=== Document ===
--

Project Atomic – Installing VM with Vagrant, Libvirt and get more space for the /var/lib/docker directory

I’m playing with Project Atomic. I use Vagrant in my Fedora 23 desktop as helps me to increase my productivity when working with VM :D. As I prefer to use libvirt over VirtualBox as my vagrant provider I install the following packages:

sudo dnf install vagrant-libvirt virt-manager

By default the Atomic Host virtual machine has little space for new containers and images (about 2 GB) so if you don’t remove your containers often you’re not going to have much fun. In this post I’m installing the atomic-host and assign more space to the /var/lib/docker directory which is the place our images, containers and other docker files will be stored.

I create the Vagrantfile for the official atomic-host box:

vagrant init centos/atomic-host

Then I edit the Vagrantfile. I’m adding a QCOW2 file that will act as a virtual disk (I’m using 30G). I use as a reference the vagrant-libvirt documentation. I add the following lines after config.vm.box = “centos/atomic-host”

--

=== Entries provided ===
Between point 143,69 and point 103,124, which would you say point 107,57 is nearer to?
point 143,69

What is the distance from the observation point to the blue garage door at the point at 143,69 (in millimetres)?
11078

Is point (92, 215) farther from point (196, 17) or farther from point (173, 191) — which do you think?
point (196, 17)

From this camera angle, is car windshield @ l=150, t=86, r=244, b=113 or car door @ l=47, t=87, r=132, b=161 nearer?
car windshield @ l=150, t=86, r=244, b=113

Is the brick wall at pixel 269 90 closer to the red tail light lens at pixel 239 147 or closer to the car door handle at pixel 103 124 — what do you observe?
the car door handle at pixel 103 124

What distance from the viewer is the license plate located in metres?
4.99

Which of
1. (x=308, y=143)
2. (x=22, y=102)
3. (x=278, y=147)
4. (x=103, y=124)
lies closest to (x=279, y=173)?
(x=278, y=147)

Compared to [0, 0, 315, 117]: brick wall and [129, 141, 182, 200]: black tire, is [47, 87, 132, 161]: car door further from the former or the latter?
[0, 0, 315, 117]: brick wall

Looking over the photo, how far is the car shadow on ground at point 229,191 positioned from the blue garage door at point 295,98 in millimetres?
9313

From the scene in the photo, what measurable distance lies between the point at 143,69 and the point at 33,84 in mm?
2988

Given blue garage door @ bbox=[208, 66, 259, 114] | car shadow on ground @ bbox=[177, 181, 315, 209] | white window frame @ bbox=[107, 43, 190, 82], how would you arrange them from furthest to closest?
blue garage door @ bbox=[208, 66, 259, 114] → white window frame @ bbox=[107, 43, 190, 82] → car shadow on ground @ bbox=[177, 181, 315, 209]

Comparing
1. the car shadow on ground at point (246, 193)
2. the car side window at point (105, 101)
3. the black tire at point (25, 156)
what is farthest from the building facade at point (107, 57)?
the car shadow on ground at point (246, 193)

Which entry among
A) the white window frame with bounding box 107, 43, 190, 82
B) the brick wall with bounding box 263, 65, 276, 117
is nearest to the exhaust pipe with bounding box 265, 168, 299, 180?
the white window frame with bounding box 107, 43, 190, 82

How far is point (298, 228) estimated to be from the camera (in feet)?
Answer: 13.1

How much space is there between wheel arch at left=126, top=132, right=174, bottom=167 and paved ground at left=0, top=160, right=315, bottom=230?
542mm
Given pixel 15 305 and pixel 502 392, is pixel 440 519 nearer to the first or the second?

--

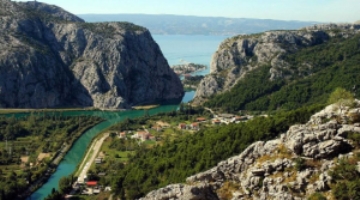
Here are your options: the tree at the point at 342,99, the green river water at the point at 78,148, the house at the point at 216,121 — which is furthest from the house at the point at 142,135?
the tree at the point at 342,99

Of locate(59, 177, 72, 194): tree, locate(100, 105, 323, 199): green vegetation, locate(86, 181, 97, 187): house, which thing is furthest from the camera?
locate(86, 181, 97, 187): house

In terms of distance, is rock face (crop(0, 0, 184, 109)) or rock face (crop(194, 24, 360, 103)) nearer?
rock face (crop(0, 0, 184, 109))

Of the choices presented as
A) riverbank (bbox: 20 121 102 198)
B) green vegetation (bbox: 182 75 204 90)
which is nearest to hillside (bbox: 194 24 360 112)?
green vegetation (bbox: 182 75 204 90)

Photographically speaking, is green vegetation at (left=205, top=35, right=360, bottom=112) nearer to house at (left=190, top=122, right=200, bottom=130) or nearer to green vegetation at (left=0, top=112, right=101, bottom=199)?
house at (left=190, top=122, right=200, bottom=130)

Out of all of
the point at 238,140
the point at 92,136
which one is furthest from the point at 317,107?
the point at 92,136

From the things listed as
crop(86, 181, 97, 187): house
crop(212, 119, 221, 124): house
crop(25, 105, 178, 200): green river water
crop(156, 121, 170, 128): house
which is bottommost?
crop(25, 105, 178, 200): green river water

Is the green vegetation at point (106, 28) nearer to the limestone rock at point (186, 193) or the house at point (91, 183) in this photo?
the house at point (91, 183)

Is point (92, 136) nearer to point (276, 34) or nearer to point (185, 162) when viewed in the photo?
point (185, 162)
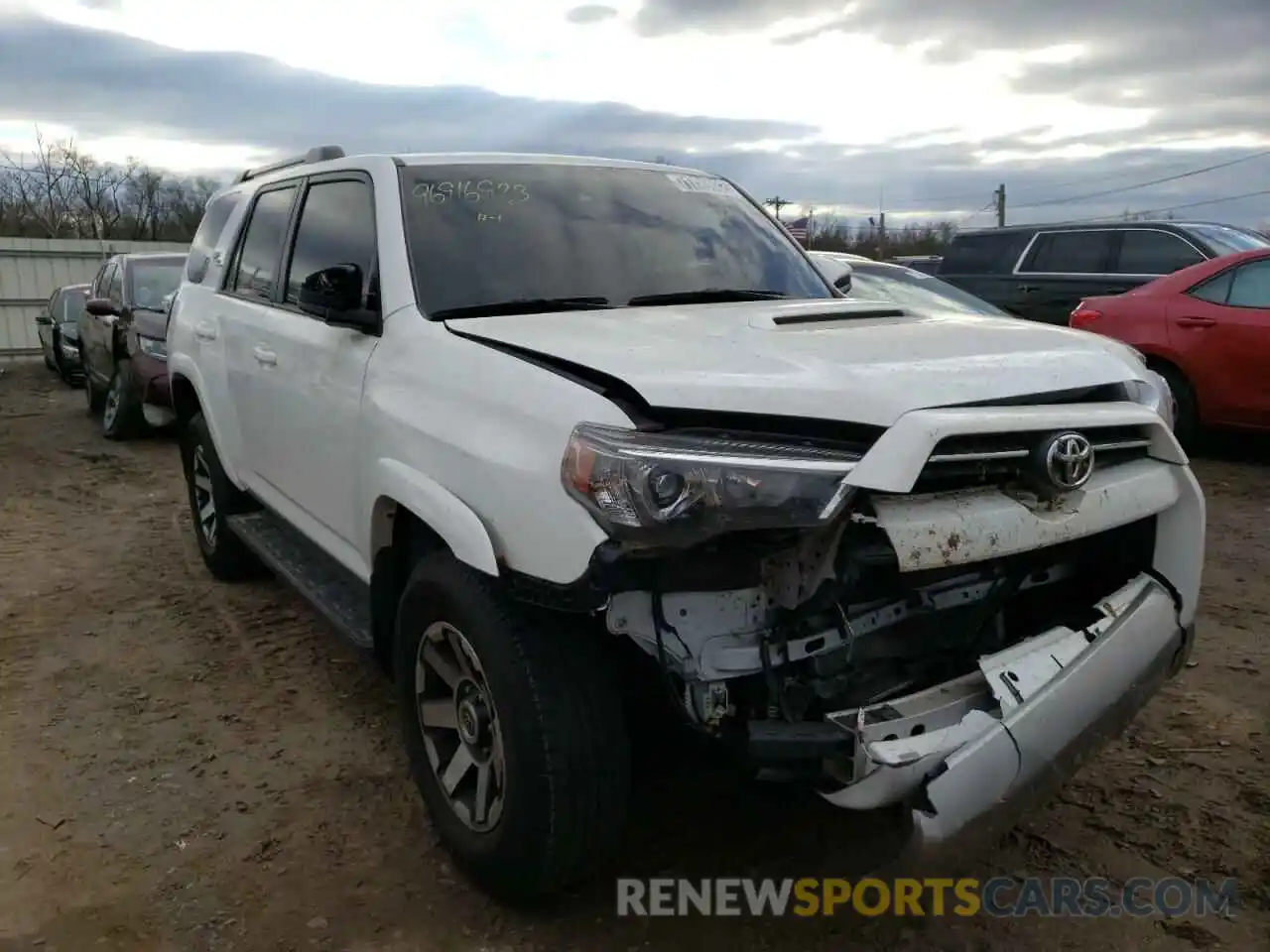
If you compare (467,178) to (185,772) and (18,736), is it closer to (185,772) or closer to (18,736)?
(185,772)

--

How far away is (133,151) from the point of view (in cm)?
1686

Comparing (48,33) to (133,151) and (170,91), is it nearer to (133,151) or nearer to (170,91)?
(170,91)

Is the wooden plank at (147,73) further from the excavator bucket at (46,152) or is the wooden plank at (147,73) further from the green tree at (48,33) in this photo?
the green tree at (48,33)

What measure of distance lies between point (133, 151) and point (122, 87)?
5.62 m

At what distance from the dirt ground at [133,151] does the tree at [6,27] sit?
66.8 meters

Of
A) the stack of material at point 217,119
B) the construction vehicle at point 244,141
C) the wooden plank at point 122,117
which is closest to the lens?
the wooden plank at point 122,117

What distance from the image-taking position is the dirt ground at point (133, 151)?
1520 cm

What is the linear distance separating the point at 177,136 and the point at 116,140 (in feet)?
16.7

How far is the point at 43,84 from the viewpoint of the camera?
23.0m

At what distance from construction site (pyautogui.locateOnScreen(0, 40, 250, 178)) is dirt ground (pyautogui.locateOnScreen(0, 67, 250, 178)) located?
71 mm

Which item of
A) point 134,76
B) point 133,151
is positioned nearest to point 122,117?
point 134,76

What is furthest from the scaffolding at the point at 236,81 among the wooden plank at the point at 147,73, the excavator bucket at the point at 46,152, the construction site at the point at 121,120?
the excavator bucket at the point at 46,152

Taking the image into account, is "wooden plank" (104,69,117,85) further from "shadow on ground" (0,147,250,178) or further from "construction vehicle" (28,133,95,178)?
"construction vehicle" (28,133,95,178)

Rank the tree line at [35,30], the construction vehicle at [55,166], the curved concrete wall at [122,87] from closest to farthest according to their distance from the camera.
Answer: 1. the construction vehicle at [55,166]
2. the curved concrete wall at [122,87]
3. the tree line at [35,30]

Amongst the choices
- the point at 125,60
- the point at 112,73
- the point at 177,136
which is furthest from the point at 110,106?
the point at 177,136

--

=== Problems ===
1. Shorten the paragraph of the Project Atomic post that begins "By default the Atomic Host virtual machine" while keeping its main facts.
2. Carry on the Project Atomic post from its last sentence.
The entries have nothing to do with what follows.

=== Answers ===
1. The Atomic Host VM has only about 2 GB by default for new containers and images, which runs out fast unless containers are removed often. This post installs atomic-host and gives more space to /var/lib/docker, where images, containers and other Docker files are stored.

2.
config.vm.provider :libvirt do |libvirt|
   libvirt.storage :file, :size => ’30G’
end

I start the virtual machine:

vagrant up –provider libvirt

In the vagrant up logs I can see that a new 30 GB disk has been added to the virtual machine.

==> default: — Disks: vdb(qcow2,30G)

==>default:– Disk(vdb): /var/lib/libvirt/images/atomichost_default-vdb.qcow2

Now I open a SSH session:

vagrant ssh

I create a partition for the /dev/vdb disk and change type to LVM so I can add more storage in the future easily. Here are shown only the important parts:

sudo fdisk /dev/vdb


Command (m for help): n
Partition type:
p primary (0 primary, 0 extended, 4 free)
e extended
Select (default p): p
Partition number (1-4, default 1): Press Enter
First sector (2048-62914559, default 2048): Press Enter
Using default value 2048
Last sector, +sectors or +size{K,M,G} (2048-62914559, default 62914559): Press Enter
Using default value 62914559
Partition 1 of type Linux and of size 30 GiB is set
Command (m for help): t
Selected partition 1
Hex code (type L to list all codes): 8e
Changed type of partition ‘Linux’ to ‘Linux LVM’
Command (m for help): w

The partition table has been altered!
Calling ioctl() to re-read partition table.
Syncing disks.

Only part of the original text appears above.